Exploring the Effects of Parental Deportation on U.S Citizen Children
The purpose of this study is to understand what happens to the psychosocial functioning of U.S. citizen-children of Mexican heritage who have left the U.S. following their parents’ deportation, or have remained in the U.S. under the care of one parent, other family member or friends. This is a bi-national collaboration between UT Austin, UC Davis and Instituto Nacional de Psiquiatría of Mexico; funded by the National Institute of Child Health and Human Development.
Mental Health Services Act Oversight and Accountability Services Evaluation
The purpose of this evaluation is to aid the Mental Health Services Oversight and Accountability Commission (MHSOAC) in its efforts to explore the impact the Mental Health Services Act (MHSA), as well as state and local policies and practices, has on disparities in access to treatment services and the quality of the outcomes of the public mental health system. The UC Davis Center for Reducing Health Disparities (CRHD) specifically plans to evaluate disparities in access by age, gender, race/ethnicity, and primary language at county, region and statewide levels.
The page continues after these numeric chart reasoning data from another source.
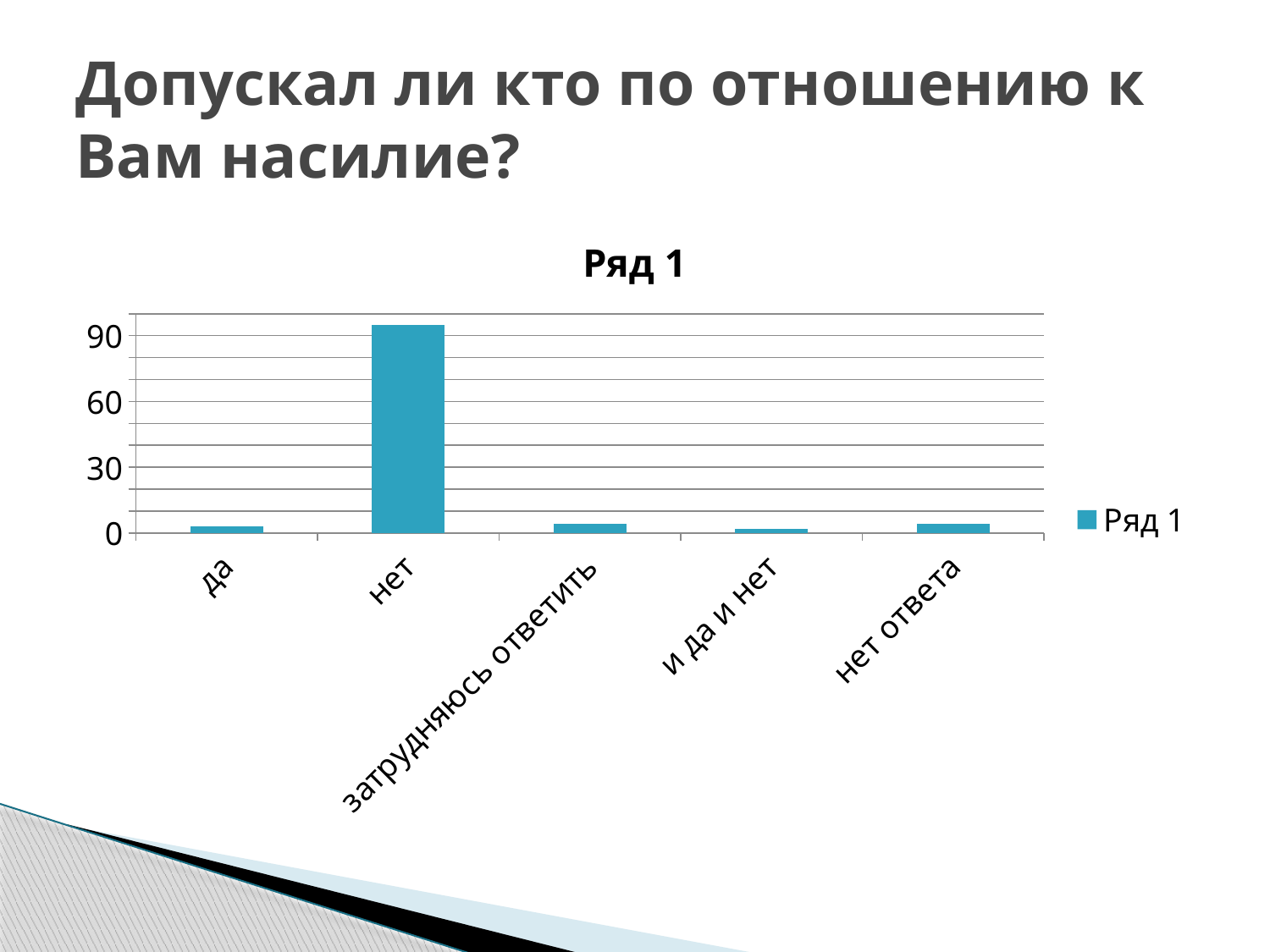
How many series does the legend list? 1 What is the title of the chart? Ряд 1 How many categories are shown on the x axis of the chart? 5 Which is larger, the value for "нет" or the value for "да"? нет What kind of chart is shown on the slide? bar chart Is the value for "нет ответа" greater or less than 30? less What is the name of the series shown in the legend? Ряд 1 Is the value for "затрудняюсь ответить" greater or less than 30? less Is the value for "да" greater or less than 30? less Which category has the highest value? нет Which is larger, the value for "и да и нет" or the value for "нет"? нет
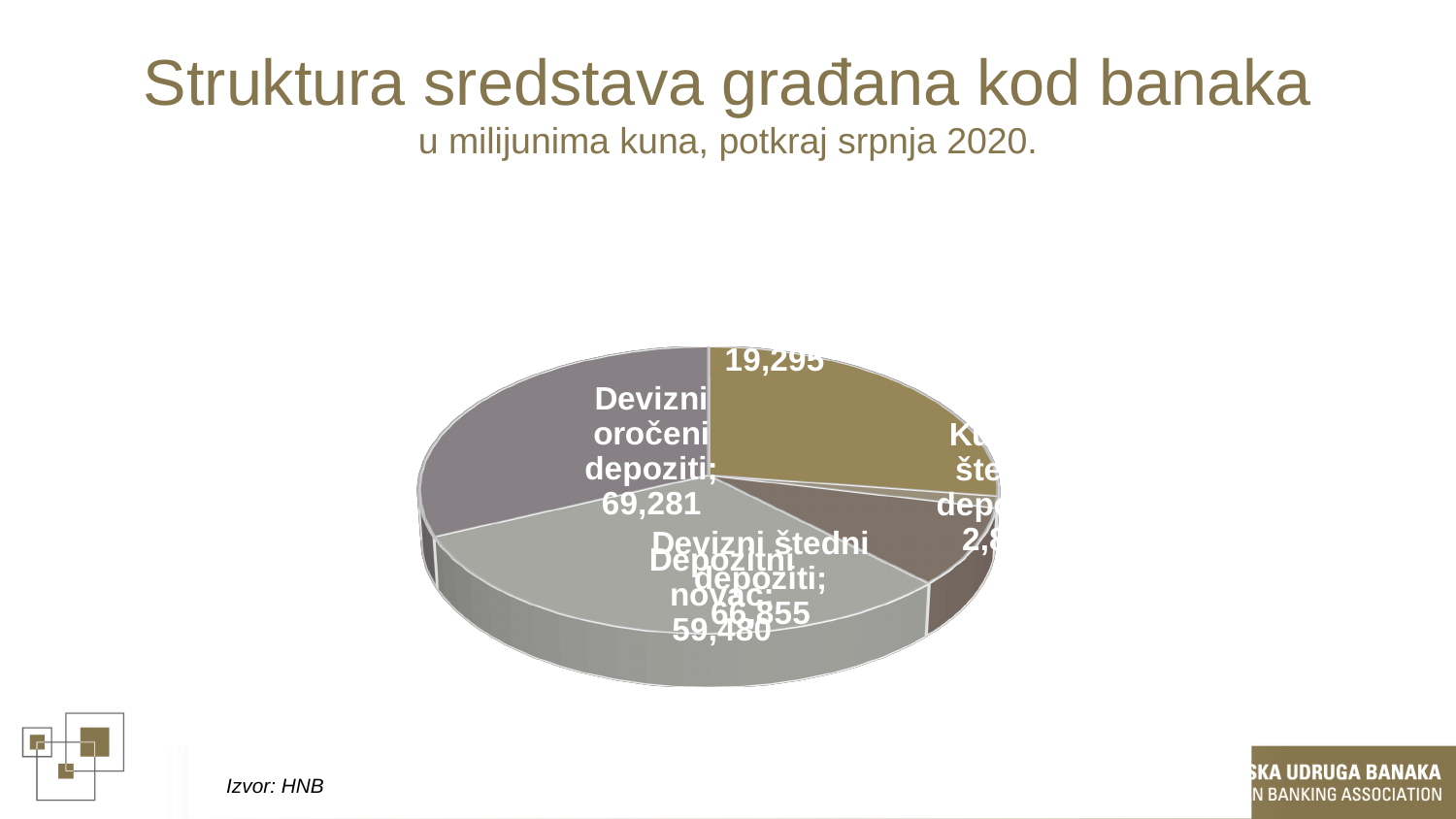
What is the title of the chart on the slide? Struktura sredstava građana kod banaka In what units and for what date are the values shown, according to the subtitle? u milijunima kuna, potkraj srpnja 2020. What is the value for Devizni štedni depoziti? 66,855 What is the value for Depozitni novac? 59,480 Which category has the highest value in the pie chart? Devizni oročeni depoziti What kind of chart is shown on the slide? pie chart What is the difference between Devizni oročeni depoziti and Depozitni novac? 9,801 Which is larger, Devizni oročeni depoziti or Depozitni novac? Devizni oročeni depoziti How many slices does the pie chart have? 5 What is the value for Devizni oročeni depoziti? 69,281 What is the difference between Devizni štedni depoziti and Depozitni novac? 7,375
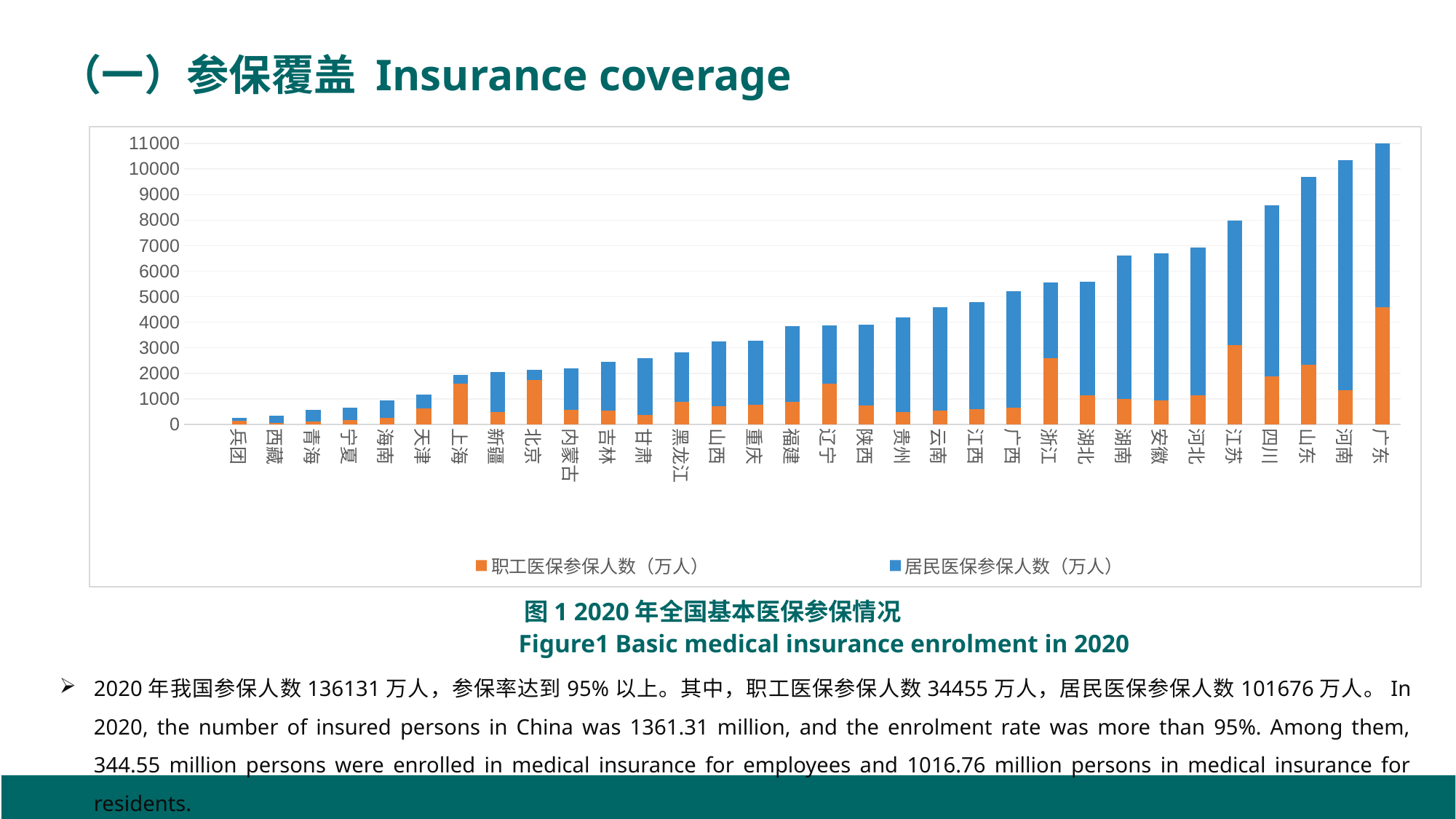
Which region has the highest total enrolment bar? 广东 Which colour represents 居民医保参保人数 in the legend? Blue Which region has the lowest total enrolment bar? 兵团 Do the total bar heights rise or fall from left to right along the x axis? Rise How many provinces/regions are shown on the x axis? 32 Is the 职工医保参保人数 (orange) value for 广东 greater or less than 4000? greater Which has the larger 职工医保参保人数 (orange) segment, 江苏 or 浙江? 江苏 How many series does the legend list? 2 Is the total bar for 广东 greater or less than 10000? greater What kind of chart is shown on the slide? Stacked bar chart Is the total bar for 山东 greater or less than 10000? less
Depending on the availability of data, the CRHD also aims to investigate disparities in regards to sexual orientation/gender identity, country of origin, and relationship status (i.e., married, divorced, widowed). This evaluation is guided by a mixed-methods approach employing quantitative analyses of statewide data and qualitative Community-Based Participatory Research Methods (CBPR) with underserved and inappropriately served groups.
A Sentinel Network to Increase Community Participation in Research
According to the National Institutes of Health, although there are about 80,000 clinical trials conducted in the US annually, only about 1% of the population participates in them. By increasing the diversity of health research participants, we help the medical field to: understand health issues facing diverse populations, develop medical solutions appropriate and effective for all people's needs, and give everyone a voice to make known what kind of health information is important to them.
The Sentinel Network is a multi-center project initiated by Washington University in St. Louis and funded by the National Institutes of Health. The project signifies a developing collaboration of 6 CTSA sites (Washington University in St. Louis, University of Michigan, University of Rochester, Albert Einstein-Montefiore Medical Center, University of Florida, and UC Davis). The purpose of the Sentinel Network is to detect emerging community issues regarding participation of underrepresented populations in health research; specifically, health concerns, neighborhood concerns, and motivations and barriers to health research participation of community members in Sacramento, CA. Phase II of the Sentinel Network expanded efforts to include health, social services, and research referrals.